▶ _Direction_: Starting at the line that contains "How long is" and ending at the end of the material, give those lines again with "rock" swapped for "stone", leaving everything else the same.
## start Supplied data
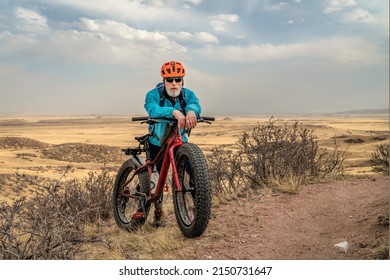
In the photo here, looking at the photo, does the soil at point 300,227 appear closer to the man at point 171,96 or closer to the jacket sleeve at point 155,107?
the man at point 171,96

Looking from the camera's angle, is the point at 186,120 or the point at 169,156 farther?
the point at 169,156

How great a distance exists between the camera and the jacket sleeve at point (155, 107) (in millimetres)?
4391

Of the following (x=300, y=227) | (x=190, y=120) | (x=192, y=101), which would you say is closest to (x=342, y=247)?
(x=300, y=227)

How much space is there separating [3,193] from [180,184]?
30.8 feet

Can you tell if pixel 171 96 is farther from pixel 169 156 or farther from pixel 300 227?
pixel 300 227

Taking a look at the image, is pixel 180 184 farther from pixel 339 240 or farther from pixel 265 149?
pixel 265 149

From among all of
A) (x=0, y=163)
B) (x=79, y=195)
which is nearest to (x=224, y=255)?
(x=79, y=195)

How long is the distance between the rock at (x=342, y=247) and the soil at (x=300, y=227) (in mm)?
31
## end Supplied data
▶ _The response_:
How long is the distance between the stone at (x=342, y=247) and the soil at (x=300, y=227) (in mm)?
31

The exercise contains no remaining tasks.